Among the many consequences of Palo Alto's extraordinary high housing prices and the region's housing shortage is a growing divide between new owners of Eichler homes and those who have lived in them for decades.
Eichlers, which were largely built during Palo Alto's housing boom in the 1950s, feature open floor plans, floor-to-ceiling windows and the integration of indoor and outdoor spaces. They were largely built as single-story homes and therefore created privacy between next-door neighbors.
Over the last decade, the value of these Palo Alto homes, like the rest of Palo Alto real estate, has soared, but Eichlers have been among the most affordable in the city. As a result, they have attracted buyers who see these homes for their expansion potential, generally by adding a second floor with additional bedrooms.
While that same pattern has occurred throughout the city over the last four decades, the Eichler design makes second-story additions much more intrusive because upstairs windows enable views directly into neighbors' windows and backyards, undermining the most appealing architectural features of Eichlers and, over time, changing the character of the neighborhood.
Over the last few years, several south Palo Alto neighborhoods have erupted in controversy as some home owners sought City Council approval of an "overlay" zone prohibiting second stories through a procedure of obtaining the support on petitions of at least 60 percent of the residents. In several instances, after achieving this required threshold, support had eroded by the time the petition was heard by the council, and in two instances in 2016, the petition ended up being denied. Prior to these rejections, several restrictive overlay zones had been approved and are still in place.
Disturbed by the neighborhood vitriol that was surfacing with these proposals, in 2016 the City Council wisely decided to step back and engage a consultant planning firm to develop draft design guidelines for the expansion of Eichler homes. The hope was that such guidelines could be the best way to balance the desire of those wanting to expand their homes with a second story (or a complete re-build) with the privacy interests of immediate neighbors and would help preserve the design integrity of Eichlers.
On Monday night, the council will discuss the draft Eichler Neighborhood Design Guidelines, a 126-page document that "is intended to assist property owners, city staff, the design community ... to sustain the architectural character of Eichler neighborhoods and ensure that changes to the built environment will be sensitive to the community's design legacy."
The guidelines are described as "voluntary," but the staff is asking for direction from the council on whether to prepare zoning-ordinance amendments or modify single-family-home design standards that would enable enforcement of the design guidelines during the city's review process.
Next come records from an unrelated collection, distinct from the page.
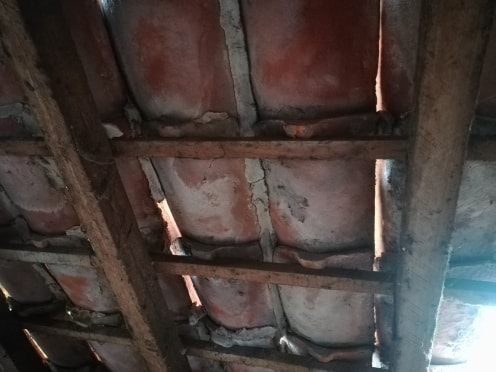 Prise de mesures et conseils pour remplacement d'arbalétriers dans une charpente existante Tuiles10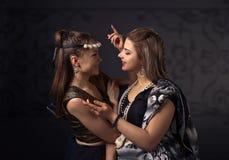 2 танцуя молодой женщины в национальном индийском костюме Стоковые Фото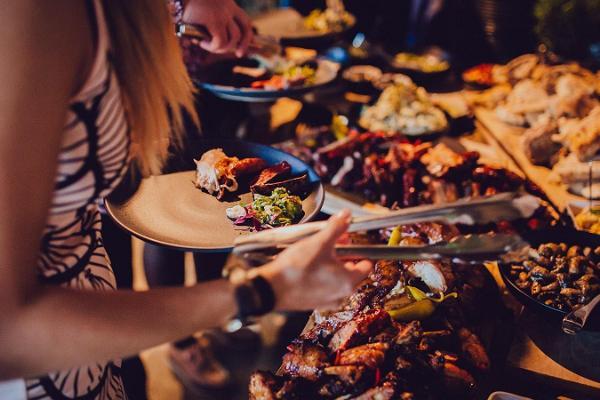Köttallrik på restaurang Waksal Wabrik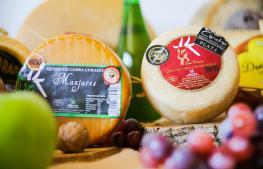 Alguno de los quesos que producen en la Quesería Doña Francisca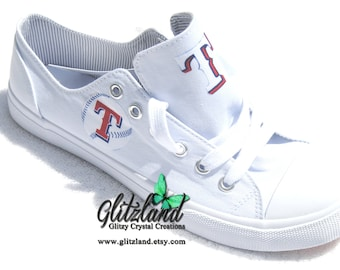 04767f4cb88 CONVERSE Chuck Taylor Low Top With Texas Rangers Logo UNISEX (Runs large  for Women)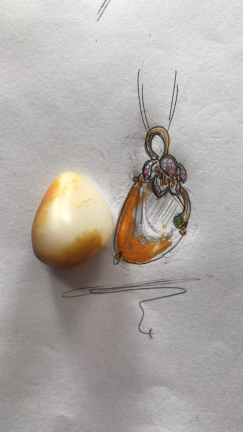 和田玉籽料的另一种美—金镶玉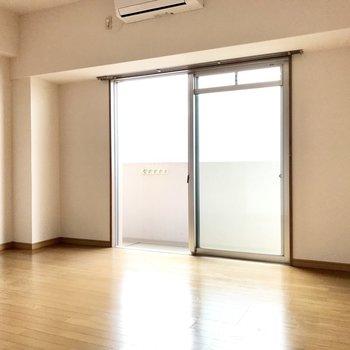 左右にワイドな洋室。家具の配置はすんなり決まりそう。(※写真は5階の同間取り別部屋のものです)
Currently, any property owner in the city proposing a new two-story home or the addition of a second story to an existing home, including in Eichler neighborhoods, must go through a process called "individual review" that utilizes a similar but more generic, design handbook and addresses privacy, building mass and streetscape issues but not architectural style.
That process was adopted when a wave of tear-downs and second story additions was sweeping across north Palo Alto in the 1990s and residents demanded a process for public review and for requiring conformance with design guidelines. Until this was implemented, there were no restrictions on what a home owner could build as long as it was within the lot-coverage, set-back and floor-area-ratio requirements in the zoning law. The individual-review process, conceived by a small citizens committee appointed by the council, has been hugely successful at getting developers to work with neighbors and has drastically reduced conflict and prevented inappropriate intrusions on neighbors.
The new draft Eichler guidelines are intended to go further by addressing neighborhood compatibility specifically for Eichler neighborhoods. The guidelines provide a useful and comprehensive overview of how homeowners should design their Eichler additions to preserve their home's design integrity while protecting neighbors.
After completing this ambitious effort to create these design guidelines, we see no benefit to making them voluntary. If established as only optional, neighbor conflicts will continue and bad design will gradually undermine neighborhood character.
As recommended by the staff and a unanimous Historic Resources Board, we urge the City Council to adopt the draft guidelines and direct the staff to develop the needed changes to the zoning ordinance and single-family-home design standards so that the guidelines can be utilized in the individual-review process and when evaluating requests for variances and home-improvement exceptions.